O caso para mim é fazer caso. Agrada-me dar aso aos
comentários apócrifos, que se murmuram à boca pequena, fofocas, boatos.
Ventilar versões, mesmo fantasiosas, pois podem bem ter o seu quê de verdade.
E as versões certamente são muitas. Há quem diga, por
exemplo, que o tal cabaré, em verdade é caserna. Outros juram ser convento;
creem mais alguns que, não o sendo, era nisso que a moça pretendia
transformá-lo, com as boas graças do proprietário. O que viria a calar a boca
dos maledicentes que apressavam-se em perguntar: “Mas se era tão íntegra, tão
recatada, que é que estava fazendo lá, como aceitou ser apresentada como
atração principal do cabaré, garota propaganda, isca para os incautos?” Devo
reconhecer que é um tanto insólito.
Aliás, segundo o dono do estabelecimento, ela se casou
com ele (casou, mas não consumou?). Casamento, aliás, polígamo e, conforme os
relacionamentos anteriores deste deixavam entrever, fadado a acabar cedo e mal,
caso a cônjuge não abdicasse da vontade própria e independência, o que, a
donzela sempre afirmou, repudiaria com veemência. O fato é que a garota (tão
resoluta e voluntariosa quanto pundonorosa e dada à leitura de biografias)
tolerou por um bom tempo o relacionamento com suas truculências, aceitando
ingerências no seu espetáculo e interdições em suas performances, antes de
notar que tais ambientes e companhias maculavam sua própria história já um
tanto puída.
Porque dizem as más línguas - e as más línguas sempre têm
o que dizer – que a beldade não era tão séria assim. Já teria sido indulgente
com alguns de seus afetos. Teria também, há rumores, atentado contra a fé de um
compromisso anterior, ocasião na qual teve oportunidade de, com um só golpe,
ferir o interesse público e o de outros indivíduos, moças e rapazes da mais
nobre estirpe, a saber Marianne, Têmis, Clístenes*…

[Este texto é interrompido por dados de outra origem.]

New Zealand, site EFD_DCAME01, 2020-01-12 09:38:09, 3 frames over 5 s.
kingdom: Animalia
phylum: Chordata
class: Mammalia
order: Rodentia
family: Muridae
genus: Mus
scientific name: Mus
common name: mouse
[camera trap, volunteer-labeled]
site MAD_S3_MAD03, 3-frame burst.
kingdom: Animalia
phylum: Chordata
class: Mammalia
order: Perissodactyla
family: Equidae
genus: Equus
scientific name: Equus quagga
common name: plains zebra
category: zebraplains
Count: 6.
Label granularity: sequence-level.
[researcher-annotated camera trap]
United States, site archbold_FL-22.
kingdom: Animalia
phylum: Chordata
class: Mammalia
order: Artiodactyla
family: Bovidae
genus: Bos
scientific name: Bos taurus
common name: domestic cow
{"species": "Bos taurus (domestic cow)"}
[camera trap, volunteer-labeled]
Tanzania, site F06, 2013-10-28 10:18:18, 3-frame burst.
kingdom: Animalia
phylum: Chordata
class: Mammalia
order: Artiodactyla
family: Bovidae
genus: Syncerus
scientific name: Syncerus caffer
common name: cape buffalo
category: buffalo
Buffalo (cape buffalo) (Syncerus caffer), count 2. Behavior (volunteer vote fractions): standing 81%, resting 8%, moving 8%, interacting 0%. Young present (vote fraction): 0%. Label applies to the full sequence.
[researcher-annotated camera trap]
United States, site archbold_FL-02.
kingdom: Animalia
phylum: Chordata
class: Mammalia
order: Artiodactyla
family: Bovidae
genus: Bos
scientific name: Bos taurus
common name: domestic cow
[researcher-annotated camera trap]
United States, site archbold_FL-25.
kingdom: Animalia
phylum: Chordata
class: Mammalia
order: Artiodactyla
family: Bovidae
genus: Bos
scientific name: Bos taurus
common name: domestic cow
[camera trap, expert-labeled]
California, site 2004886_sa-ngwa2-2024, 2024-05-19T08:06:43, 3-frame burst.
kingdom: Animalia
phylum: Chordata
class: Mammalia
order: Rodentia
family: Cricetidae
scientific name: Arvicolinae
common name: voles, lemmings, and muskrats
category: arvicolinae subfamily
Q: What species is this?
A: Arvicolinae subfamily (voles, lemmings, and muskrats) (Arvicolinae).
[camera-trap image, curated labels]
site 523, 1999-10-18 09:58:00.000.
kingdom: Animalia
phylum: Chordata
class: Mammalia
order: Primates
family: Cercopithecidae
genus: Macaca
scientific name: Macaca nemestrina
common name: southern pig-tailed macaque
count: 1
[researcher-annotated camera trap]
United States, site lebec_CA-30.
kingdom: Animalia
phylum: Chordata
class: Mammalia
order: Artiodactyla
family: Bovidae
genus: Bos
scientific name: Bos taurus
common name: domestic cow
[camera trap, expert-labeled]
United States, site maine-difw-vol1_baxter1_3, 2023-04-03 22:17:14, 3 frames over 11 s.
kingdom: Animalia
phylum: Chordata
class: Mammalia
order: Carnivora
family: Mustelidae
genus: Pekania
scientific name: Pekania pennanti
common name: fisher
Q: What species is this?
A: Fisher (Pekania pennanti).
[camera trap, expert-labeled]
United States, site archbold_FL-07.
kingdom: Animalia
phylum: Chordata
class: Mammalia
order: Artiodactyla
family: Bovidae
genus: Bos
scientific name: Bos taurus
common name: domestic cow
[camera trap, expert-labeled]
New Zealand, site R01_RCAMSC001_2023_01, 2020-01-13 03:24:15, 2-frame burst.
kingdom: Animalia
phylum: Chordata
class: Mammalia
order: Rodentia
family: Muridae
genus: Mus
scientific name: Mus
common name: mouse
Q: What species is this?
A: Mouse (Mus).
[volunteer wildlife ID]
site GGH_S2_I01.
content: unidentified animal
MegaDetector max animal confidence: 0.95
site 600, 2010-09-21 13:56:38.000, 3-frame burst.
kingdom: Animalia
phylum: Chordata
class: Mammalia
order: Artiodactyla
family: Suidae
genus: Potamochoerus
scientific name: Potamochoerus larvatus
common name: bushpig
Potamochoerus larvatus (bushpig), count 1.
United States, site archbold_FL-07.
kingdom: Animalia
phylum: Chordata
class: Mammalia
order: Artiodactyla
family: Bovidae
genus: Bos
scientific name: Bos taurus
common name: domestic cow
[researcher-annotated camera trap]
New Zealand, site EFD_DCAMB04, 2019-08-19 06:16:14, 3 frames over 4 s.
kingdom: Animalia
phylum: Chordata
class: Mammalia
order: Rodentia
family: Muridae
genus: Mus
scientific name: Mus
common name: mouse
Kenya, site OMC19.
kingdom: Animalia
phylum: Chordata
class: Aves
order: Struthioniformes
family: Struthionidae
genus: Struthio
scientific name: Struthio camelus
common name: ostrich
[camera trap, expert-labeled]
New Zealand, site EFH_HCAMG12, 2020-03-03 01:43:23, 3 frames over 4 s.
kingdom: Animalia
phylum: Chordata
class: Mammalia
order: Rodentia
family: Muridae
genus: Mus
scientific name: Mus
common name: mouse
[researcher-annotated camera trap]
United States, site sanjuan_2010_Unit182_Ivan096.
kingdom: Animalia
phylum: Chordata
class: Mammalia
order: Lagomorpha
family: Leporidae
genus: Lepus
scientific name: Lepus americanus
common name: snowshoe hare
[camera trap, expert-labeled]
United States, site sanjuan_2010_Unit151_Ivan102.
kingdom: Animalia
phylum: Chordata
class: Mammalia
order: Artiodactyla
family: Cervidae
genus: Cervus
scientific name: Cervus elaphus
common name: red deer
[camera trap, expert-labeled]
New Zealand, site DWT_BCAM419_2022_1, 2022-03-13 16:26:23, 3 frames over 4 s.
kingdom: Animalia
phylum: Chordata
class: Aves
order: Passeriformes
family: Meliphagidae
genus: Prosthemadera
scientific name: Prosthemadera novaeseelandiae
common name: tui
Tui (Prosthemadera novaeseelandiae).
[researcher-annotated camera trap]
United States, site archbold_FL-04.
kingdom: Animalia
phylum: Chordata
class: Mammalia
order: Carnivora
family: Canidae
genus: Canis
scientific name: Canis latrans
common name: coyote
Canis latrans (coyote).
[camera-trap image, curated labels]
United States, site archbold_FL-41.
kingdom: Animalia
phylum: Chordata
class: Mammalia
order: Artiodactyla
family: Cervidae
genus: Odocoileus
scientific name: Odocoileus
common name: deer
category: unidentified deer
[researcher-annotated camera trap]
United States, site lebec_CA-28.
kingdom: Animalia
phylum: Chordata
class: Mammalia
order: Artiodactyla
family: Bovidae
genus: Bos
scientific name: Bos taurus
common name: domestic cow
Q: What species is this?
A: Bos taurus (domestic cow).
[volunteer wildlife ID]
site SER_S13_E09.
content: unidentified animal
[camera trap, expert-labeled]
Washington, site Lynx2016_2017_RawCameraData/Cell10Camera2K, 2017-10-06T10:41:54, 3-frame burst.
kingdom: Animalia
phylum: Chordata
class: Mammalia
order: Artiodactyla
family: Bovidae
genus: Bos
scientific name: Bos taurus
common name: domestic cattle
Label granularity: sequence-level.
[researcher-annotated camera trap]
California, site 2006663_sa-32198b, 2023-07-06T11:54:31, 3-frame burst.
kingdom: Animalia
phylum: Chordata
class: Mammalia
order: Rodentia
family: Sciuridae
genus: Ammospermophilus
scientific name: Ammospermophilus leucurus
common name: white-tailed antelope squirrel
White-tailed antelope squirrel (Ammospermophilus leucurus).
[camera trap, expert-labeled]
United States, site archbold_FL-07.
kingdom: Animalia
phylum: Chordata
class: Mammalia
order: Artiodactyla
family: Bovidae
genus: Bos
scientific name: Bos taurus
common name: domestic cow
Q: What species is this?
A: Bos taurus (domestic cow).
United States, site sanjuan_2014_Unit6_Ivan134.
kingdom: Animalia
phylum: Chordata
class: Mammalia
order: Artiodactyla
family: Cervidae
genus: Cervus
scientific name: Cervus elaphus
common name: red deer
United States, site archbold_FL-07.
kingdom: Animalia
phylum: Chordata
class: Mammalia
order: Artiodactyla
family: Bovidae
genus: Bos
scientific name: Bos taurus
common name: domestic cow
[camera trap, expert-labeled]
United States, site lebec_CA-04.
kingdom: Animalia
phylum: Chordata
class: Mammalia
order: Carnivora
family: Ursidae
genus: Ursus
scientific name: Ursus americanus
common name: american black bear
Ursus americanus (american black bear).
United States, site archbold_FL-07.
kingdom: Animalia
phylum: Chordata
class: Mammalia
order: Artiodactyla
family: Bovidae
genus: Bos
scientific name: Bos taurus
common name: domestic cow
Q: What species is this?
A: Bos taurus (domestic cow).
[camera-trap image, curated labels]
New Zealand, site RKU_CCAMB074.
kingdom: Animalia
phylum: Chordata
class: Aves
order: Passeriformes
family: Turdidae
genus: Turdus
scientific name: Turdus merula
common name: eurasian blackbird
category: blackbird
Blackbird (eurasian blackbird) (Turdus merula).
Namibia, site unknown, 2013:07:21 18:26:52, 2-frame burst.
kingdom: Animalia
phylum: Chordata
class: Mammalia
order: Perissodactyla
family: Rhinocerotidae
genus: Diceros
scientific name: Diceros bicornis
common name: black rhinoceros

Enfim, insistem as viperinas matracas, seria em virtude
(com o perdão da palavra) deste escândalo, que conquistara a preferência
inconstante do seu consorte, visto que o mesmo, em seu ofício, capitanearia e
capitalizaria tumultos, querelas e “mis
em scènes”. O dito tem de estar na boca do povo, causar sensação, “frisson”
sempre.
E dito tudo que pude reunir em minhas pesquisas do
burburinho, resta muito ainda por falar. Pois há de dar o que.
Da saborosa crônica, que não pude deixar de estragar, com
duvidosa arte, na medida em que busquei emendá-la, restou-me mesclada a um
certo espanto, uma dúvida. Causou-me pasmo, ver chamado abertamente dono de
cabaré (pois como se percebe há muita controvérsia a respeito da natureza do
estabelecimento) um cavalheiro que até pouco era honrado e enaltecido pelo
nosso caro escritor. Seria sarcasmo para com a moça e consequente admissão da
má fama do lugar? Ou caso de compará-lo aos pequenos mamíferos que, também
conforme as más línguas, costumam ser os primeiros a abandonar o navio que
afunda?
* Na ordem em que se
apresentam:
-Nome popularmente dado à
efígie da república na França, inspirada no quadro “A Liberdade guiando o Povo”
de Delacroix. No Brasil a Efígie da República, deriva daquela e consta nas
cédulas monetárias, sendo portanto associada também à ordem econômica;
-Titânide oriunda da mitologia
grega, entre nós símboliza a justiça;
-Considerado o pai da
democracia grega, e por isso mesmo, da democracia como tal.